Aku teringat saat-saat pertama kami bertemu. Saat itu, dunianya sedang runtuh. Ilham terjebak dalam pusaran fitnah dan kenyataan pahit; dia dituduh terlibat dalam kasus pelecehan seksual dan pedofilia yang melibatkan salah satu adik kelas. Seluruh sekolah menghujatnya. Namanya dicoret dari segala prestasi. Dia hampir memutuskan untuk menghilang dari simulasi ini selamanya.

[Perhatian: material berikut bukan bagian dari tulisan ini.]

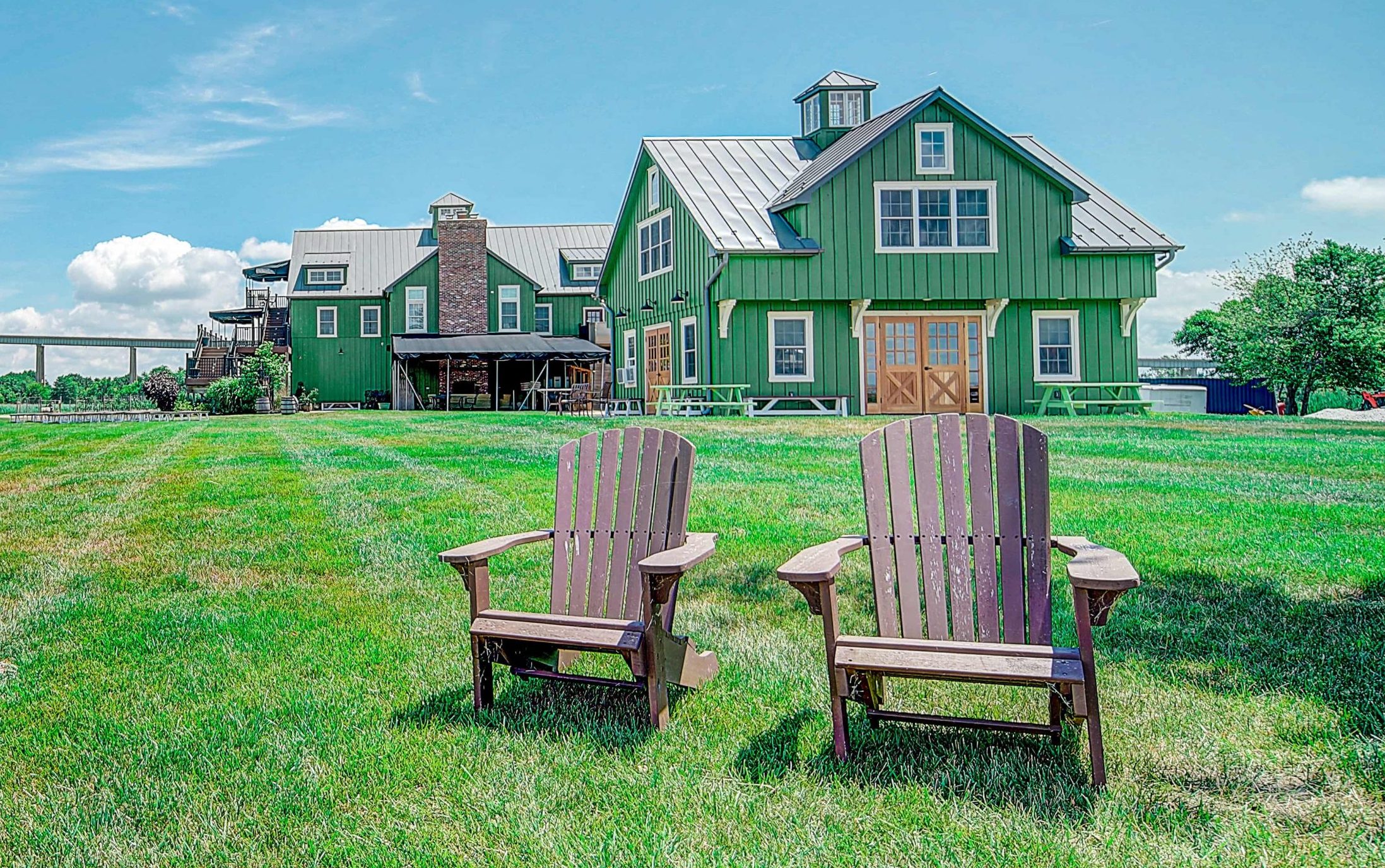 Two Wooden chairs in front of the barn | Thousand Acre Farm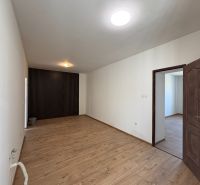 Interior of a family house with a wooden decor floor and white walls.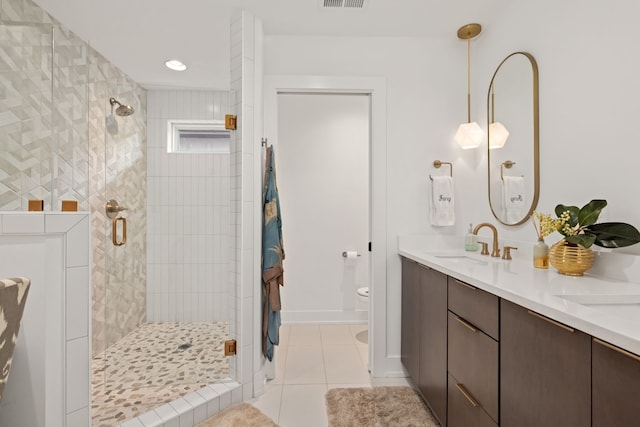 bathroom with tile patterned flooring, vanity, toilet, and a shower with door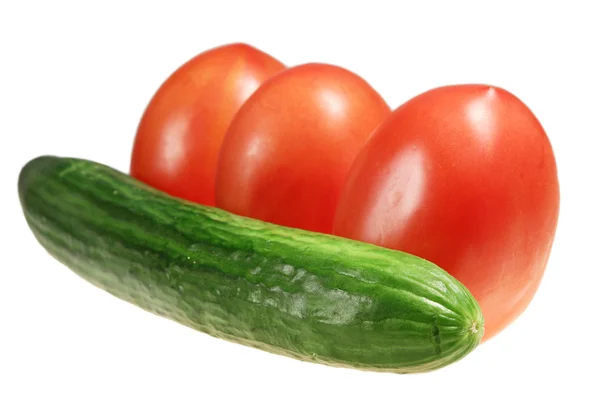 Pepino y tres tomates Imagen De Stock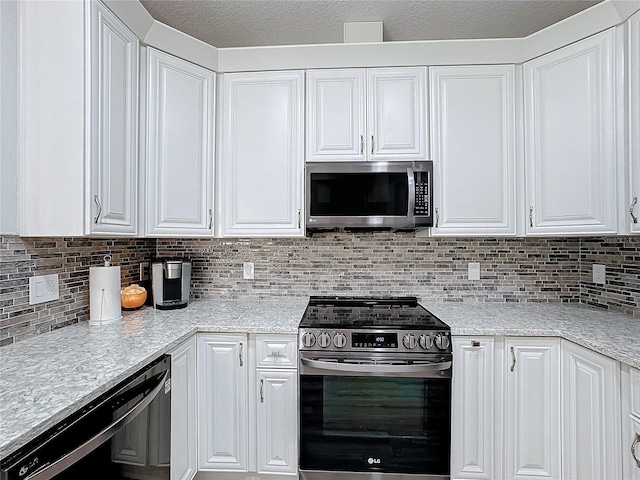 kitchen with white cabinetry, appliances with stainless steel finishes, and tasteful backsplash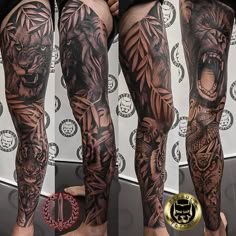 the legs are covered in black and grey tattoos with an image of a tiger on it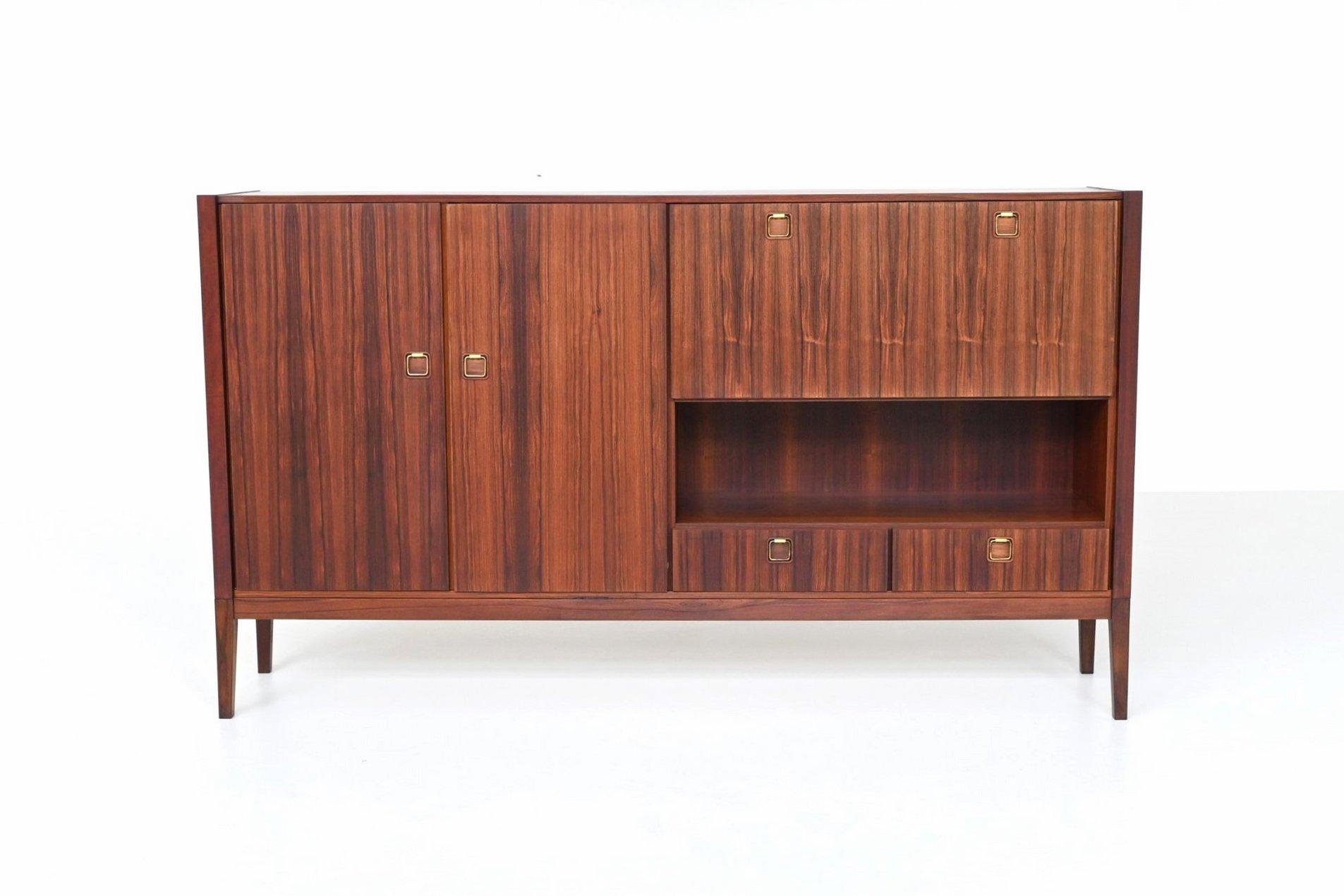 Beautiful highboard or sideboard manufactured by Topform, The Netherlands 1960. This very nice slim shaped highboard is made of beautifully grained veneered rosewood with solid legs. Even the inside door panels are beautiful flamed. It has two doors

Tapi aku ada di sana. Aku, Nova—atau siapa pun aku saat itu—menggunakan sisa-sisa "kewarasan" untuk membongkar bahwa kasus itu adalah jebakan yang dirancang untuk menjatuhkannya. Aku menyelamatkannya dari kehancuran martabat. Dan sejak hari itu, kami jadian. Itu adalah alasan kenapa Ilham begitu manja dan bergantung padaku di siklus "Hard Mode" ini. Dia mencintaiku bukan hanya sebagai kekasih, tapi sebagai juru selamatnya.

"Nova..." Ilham menoleh, matanya berkaca-kaca. "Terima kasih sudah datang."

Aku menatapnya dengan pandangan yang sulit diartikan. Di satu sisi, aku merasa kasihan. Di sisi lain, aku tahu perasaan ini adalah bagian dari naskah Dokter Likton untuk mengikatku secara emosional.

"Jangan bahas masa lalu, Ilham," kataku cuekan. "Kita punya monster yang harus dibunuh hari ini."